§ **WRITTEN REQUEST**
Format the records below as a JSON list of strings, with one string per line and no strings for blank lines.

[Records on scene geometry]

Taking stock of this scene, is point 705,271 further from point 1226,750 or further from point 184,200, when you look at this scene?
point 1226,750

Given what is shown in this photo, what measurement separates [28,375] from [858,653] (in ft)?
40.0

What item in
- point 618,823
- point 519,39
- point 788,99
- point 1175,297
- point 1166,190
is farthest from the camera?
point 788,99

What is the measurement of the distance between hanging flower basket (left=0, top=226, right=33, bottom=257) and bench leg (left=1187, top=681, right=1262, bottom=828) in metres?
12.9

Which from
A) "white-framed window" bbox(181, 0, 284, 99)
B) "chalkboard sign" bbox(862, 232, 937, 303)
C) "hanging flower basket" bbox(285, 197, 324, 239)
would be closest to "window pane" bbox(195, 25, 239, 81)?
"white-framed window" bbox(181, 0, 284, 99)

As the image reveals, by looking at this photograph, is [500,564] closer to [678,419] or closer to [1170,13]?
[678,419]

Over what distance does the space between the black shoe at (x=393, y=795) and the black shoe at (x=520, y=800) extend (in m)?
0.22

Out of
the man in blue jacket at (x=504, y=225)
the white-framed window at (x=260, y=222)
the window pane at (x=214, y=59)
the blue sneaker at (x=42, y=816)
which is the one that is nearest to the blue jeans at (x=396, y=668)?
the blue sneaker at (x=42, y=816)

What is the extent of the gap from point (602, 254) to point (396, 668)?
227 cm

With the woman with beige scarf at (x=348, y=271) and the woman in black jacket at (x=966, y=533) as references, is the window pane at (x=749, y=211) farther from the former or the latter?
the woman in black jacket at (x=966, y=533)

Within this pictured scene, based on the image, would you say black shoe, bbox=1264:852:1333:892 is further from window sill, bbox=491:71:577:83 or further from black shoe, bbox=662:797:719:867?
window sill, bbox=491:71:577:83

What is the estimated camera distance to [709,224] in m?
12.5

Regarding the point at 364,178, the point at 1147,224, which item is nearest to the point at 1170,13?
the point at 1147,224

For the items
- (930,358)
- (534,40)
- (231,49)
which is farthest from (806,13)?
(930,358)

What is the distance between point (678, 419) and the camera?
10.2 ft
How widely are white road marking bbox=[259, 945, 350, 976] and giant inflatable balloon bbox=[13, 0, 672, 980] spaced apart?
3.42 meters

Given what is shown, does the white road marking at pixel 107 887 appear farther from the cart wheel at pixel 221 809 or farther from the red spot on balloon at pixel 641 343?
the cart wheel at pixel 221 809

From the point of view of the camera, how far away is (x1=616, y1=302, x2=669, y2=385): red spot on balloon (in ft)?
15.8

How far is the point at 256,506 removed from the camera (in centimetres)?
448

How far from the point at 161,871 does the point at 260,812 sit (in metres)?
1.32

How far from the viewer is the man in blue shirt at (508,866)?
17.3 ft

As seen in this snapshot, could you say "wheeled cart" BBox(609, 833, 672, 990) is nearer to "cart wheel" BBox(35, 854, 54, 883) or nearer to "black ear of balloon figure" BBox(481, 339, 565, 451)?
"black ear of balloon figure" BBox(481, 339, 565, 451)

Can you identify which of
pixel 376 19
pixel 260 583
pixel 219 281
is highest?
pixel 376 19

§ **OUTPUT FOR THIS EXERCISE**
[
  "Taking stock of this scene, is point 705,271 further from point 1226,750 or further from point 184,200, when you look at this scene?",
  "point 1226,750",
  "Given what is shown in this photo, what measurement separates [28,375] from [858,653] (in ft)?",
  "40.0",
  "What item in",
  "- point 618,823",
  "- point 519,39",
  "- point 788,99",
  "- point 1175,297",
  "- point 1166,190",
  "is farthest from the camera?",
  "point 788,99",
  "What is the measurement of the distance between hanging flower basket (left=0, top=226, right=33, bottom=257) and bench leg (left=1187, top=681, right=1262, bottom=828) in metres?",
  "12.9",
  "Which from",
  "A) \"white-framed window\" bbox(181, 0, 284, 99)",
  "B) \"chalkboard sign\" bbox(862, 232, 937, 303)",
  "C) \"hanging flower basket\" bbox(285, 197, 324, 239)",
  "would be closest to \"window pane\" bbox(195, 25, 239, 81)?",
  "\"white-framed window\" bbox(181, 0, 284, 99)",
  "As the image reveals, by looking at this photograph, is [500,564] closer to [678,419] or closer to [1170,13]?",
  "[678,419]",
  "Over what distance does the space between the black shoe at (x=393, y=795) and the black shoe at (x=520, y=800) extend (in m)?",
  "0.22",
  "Out of",
  "the man in blue jacket at (x=504, y=225)",
  "the white-framed window at (x=260, y=222)",
  "the window pane at (x=214, y=59)",
  "the blue sneaker at (x=42, y=816)",
  "which is the one that is nearest to the blue jeans at (x=396, y=668)?",
  "the blue sneaker at (x=42, y=816)",
  "What is the extent of the gap from point (602, 254) to point (396, 668)?",
  "227 cm",
  "With the woman with beige scarf at (x=348, y=271) and the woman in black jacket at (x=966, y=533) as references, is the window pane at (x=749, y=211) farther from the former or the latter?",
  "the woman in black jacket at (x=966, y=533)",
  "Within this pictured scene, based on the image, would you say black shoe, bbox=1264:852:1333:892 is further from window sill, bbox=491:71:577:83 or further from black shoe, bbox=662:797:719:867?",
  "window sill, bbox=491:71:577:83",
  "What is the estimated camera distance to [709,224] in m?",
  "12.5",
  "Regarding the point at 364,178, the point at 1147,224, which item is nearest to the point at 1170,13?",
  "the point at 1147,224",
  "For the items",
  "- (930,358)",
  "- (534,40)",
  "- (231,49)",
  "which is farthest from (806,13)?",
  "(930,358)",
  "What is the distance between point (678, 419) and the camera?",
  "10.2 ft",
  "How widely are white road marking bbox=[259, 945, 350, 976] and giant inflatable balloon bbox=[13, 0, 672, 980] spaced apart?",
  "3.42 meters",
  "Given what is shown, does the white road marking at pixel 107 887 appear farther from the cart wheel at pixel 221 809 or farther from the red spot on balloon at pixel 641 343?",
  "the cart wheel at pixel 221 809",
  "From the point of view of the camera, how far away is (x1=616, y1=302, x2=669, y2=385): red spot on balloon (in ft)?",
  "15.8",
  "How far is the point at 256,506 removed from the camera (in centimetres)?",
  "448",
  "How far from the point at 161,871 does the point at 260,812 sit (in metres)?",
  "1.32",
  "How far from the viewer is the man in blue shirt at (508,866)?",
  "17.3 ft",
  "As seen in this snapshot, could you say \"wheeled cart\" BBox(609, 833, 672, 990) is nearer to \"cart wheel\" BBox(35, 854, 54, 883) or nearer to \"black ear of balloon figure\" BBox(481, 339, 565, 451)?",
  "\"black ear of balloon figure\" BBox(481, 339, 565, 451)",
  "Can you identify which of",
  "pixel 376 19",
  "pixel 260 583",
  "pixel 219 281",
  "is highest?",
  "pixel 376 19"
]